La scalata di un monte può trasformarsi in un percorso spirituale? Una possibile risposta a questo interrogativo, come alcune volte accade, la possiamo cercare a teatro. C’è infatti un monte che non rispetta le leggi della geometria euclidea: il Monte Analogo, narrato dallo scrittore francese René Daumal nel romanzo omonimo. A questa montagna si ispira lo spettacolo La vaga grazia di Eva Geatti, in programma il 27 settembre nell’Atrio di Palazzo Grassi, nell’ambito della seconda edizione di Asteroide Amor, rassegna nata dal progetto Giovani a Teatro della Fondazione di Venezia, e curata da Susanne Franco, Delegata della Rettrice alle Attività teatrali di Università Ca’ Foscari, e Annalisa Sacchi, Direttrice del corso di laurea in Teatro e Arti performative presso lo IUAV.

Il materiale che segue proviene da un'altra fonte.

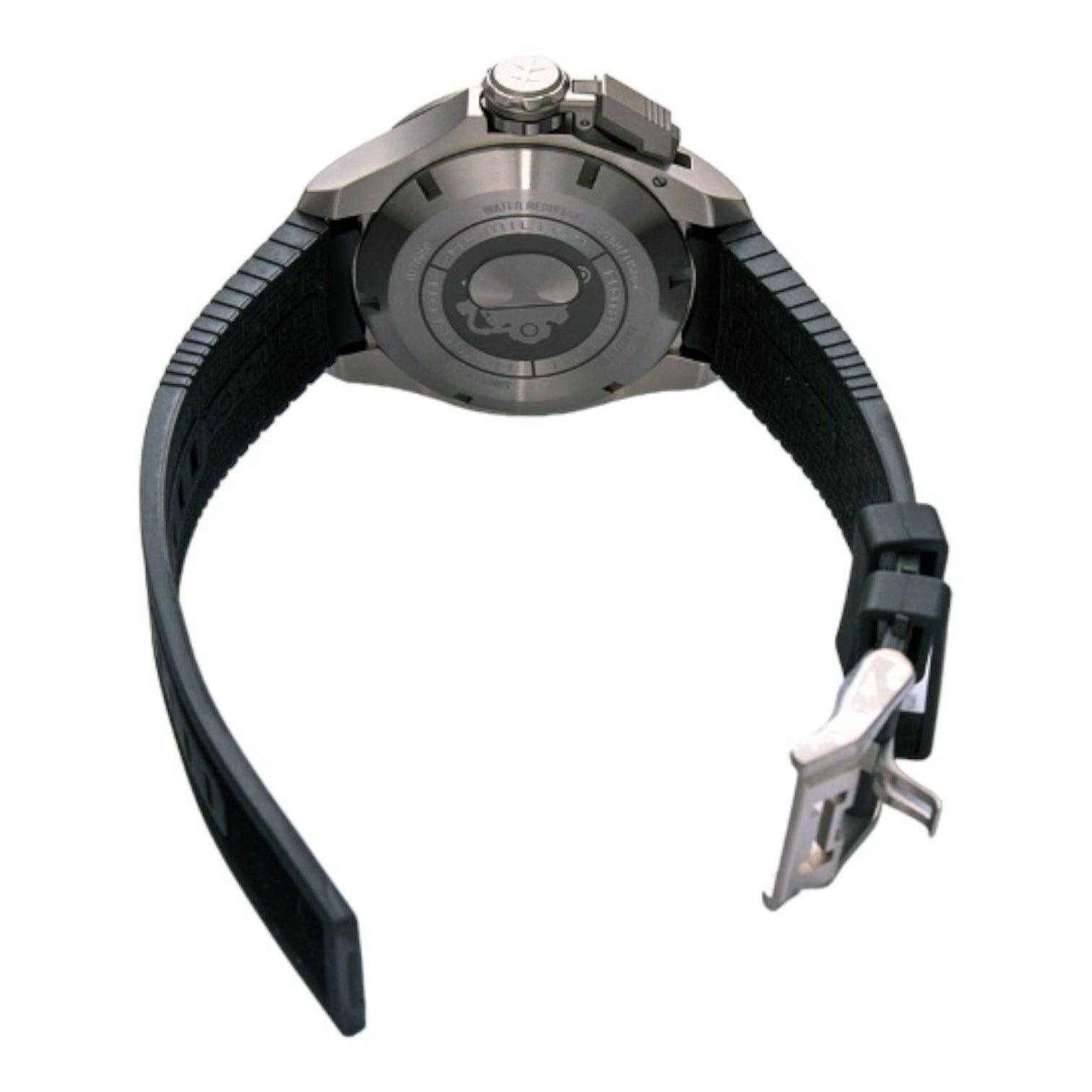 Hamilton Khaki Navy Frogman Titanium Ref. H77805335 - ON5723 - LuxuryInStock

La vaga grazia narra un viaggio e s’interrompe proprio mentre gli alpinisti intravedono il primo campo base, appena intrapreso il vero e proprio percorso spirituale; non sappiamo quindi come si conclude la ricerca che per ognuno sarà unica, non riducibile, un movimento del tutto intimo e solitario. Il tentativo è quello di far affiorare la particolare forma di confidenza dei corpi e delle menti occupate in difficili imprese, lavorando una forma di libertà che permetta alla zona del verosimile di essere intravista. Il salto laterale che il poeta decide di compiere è quello verso la ricerca di sé stessi, verso l’infinitesimo; è il tentativo di cambiare qualcosa di radicale, il desiderio di percorrere un tracciato geografico verso l’interno.
La performer ed artista visiva Eva Geatti ha iniziato a lavorare a questo progetto nell’aprile 2021 con cinque giovani attori.
In scena, è presente un concerto di sintetizzatori, realizzato dal vivo da Dario Moroldo che guida gli attori in un’escursione che avviene nel mondo, ma che in verità fa inabissare lo spettatore, come ricerca totalizzante, calma e fervente. Un viaggio iniziatico e difficile verso l’autenticità dell’essere. La vaga grazia cerca una risposta ad una domanda che è molto difficile riuscire a formulare, eppure viene percepita come essenziale e concreta; un posto necessario da incontrare ma che rende le persone (spettatori) piccoli e spaesati di fronte all’universo e all’esistenza.